- **SOURCE RECORDS**:

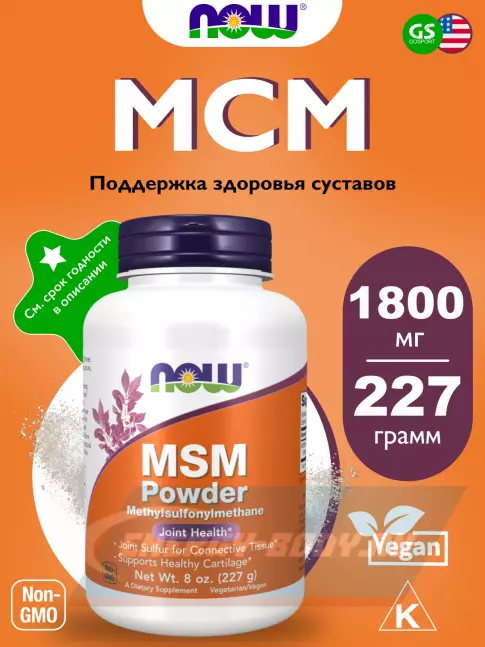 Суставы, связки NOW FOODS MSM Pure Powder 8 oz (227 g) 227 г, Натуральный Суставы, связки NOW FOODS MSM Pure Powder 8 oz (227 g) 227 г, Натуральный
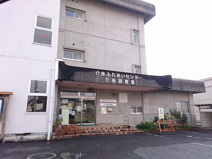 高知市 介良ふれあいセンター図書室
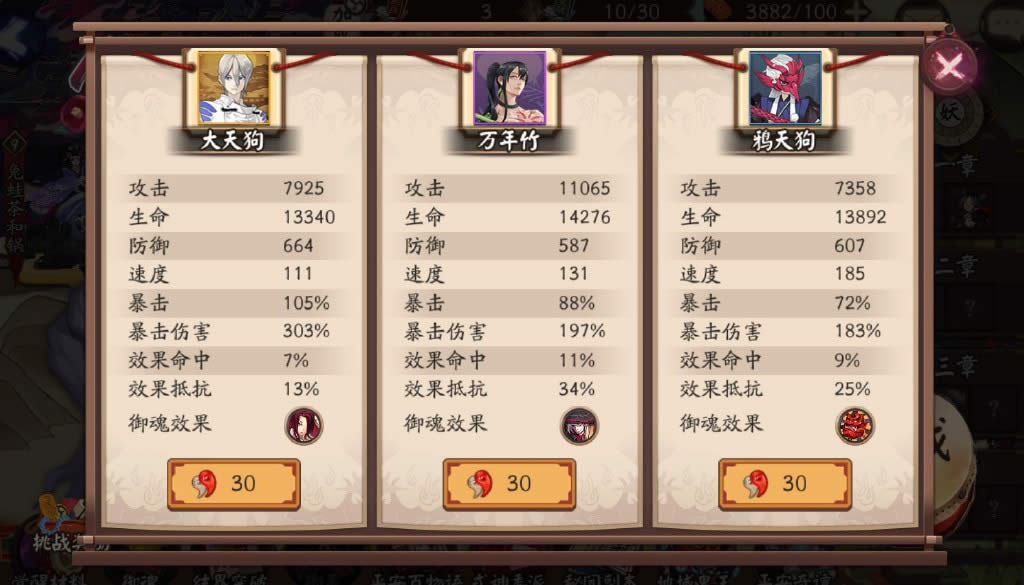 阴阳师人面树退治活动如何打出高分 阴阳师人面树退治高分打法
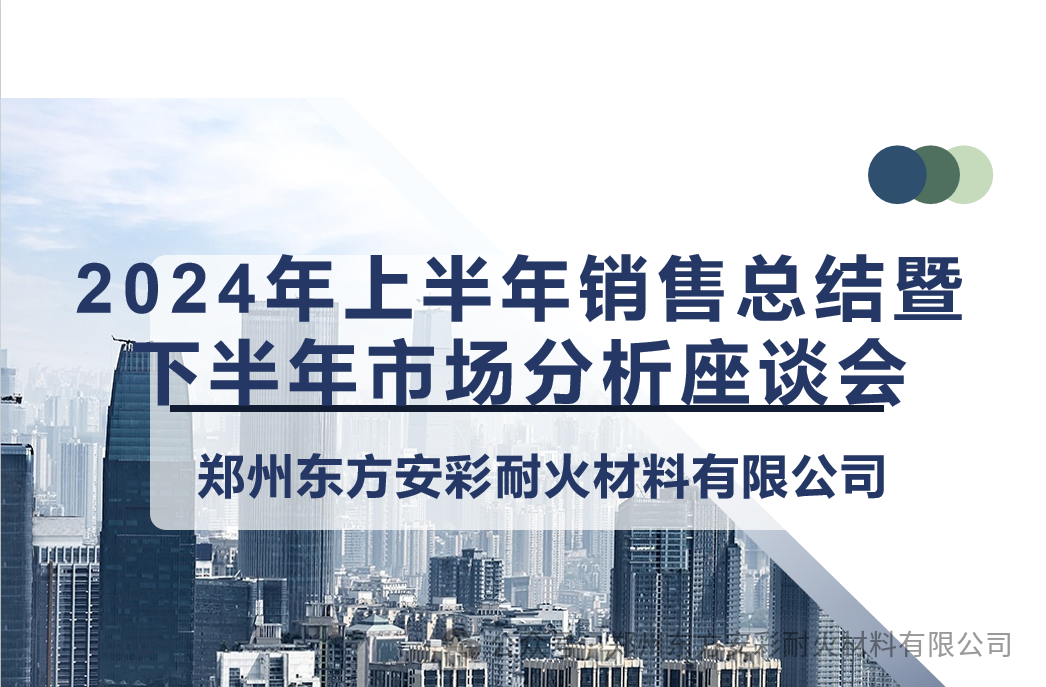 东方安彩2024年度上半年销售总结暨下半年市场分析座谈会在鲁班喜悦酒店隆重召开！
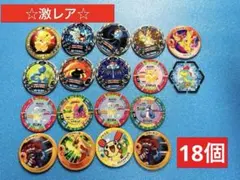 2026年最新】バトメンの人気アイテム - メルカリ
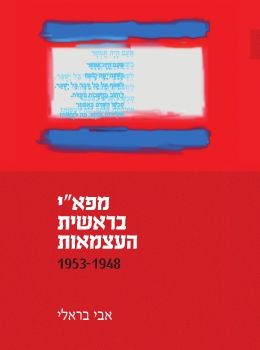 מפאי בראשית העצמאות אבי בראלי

- **TASK DESCRIPTION**:
Please set down the records exactly, and keep every image out of the copy.

- **TASK RESPONSE**:
 Суставы, связки NOW FOODS MSM Pure Powder 8 oz (227 g) 227 г, Натуральный Суставы, связки NOW FOODS MSM Pure Powder 8 oz (227 g) 227 г, Натуральный
 高知市 介良ふれあいセンター図書室
 阴阳师人面树退治活动如何打出高分 阴阳师人面树退治高分打法
 东方安彩2024年度上半年销售总结暨下半年市场分析座谈会在鲁班喜悦酒店隆重召开！
 2026年最新】バトメンの人気アイテム - メルカリ
 מפאי בראשית העצמאות אבי בראלי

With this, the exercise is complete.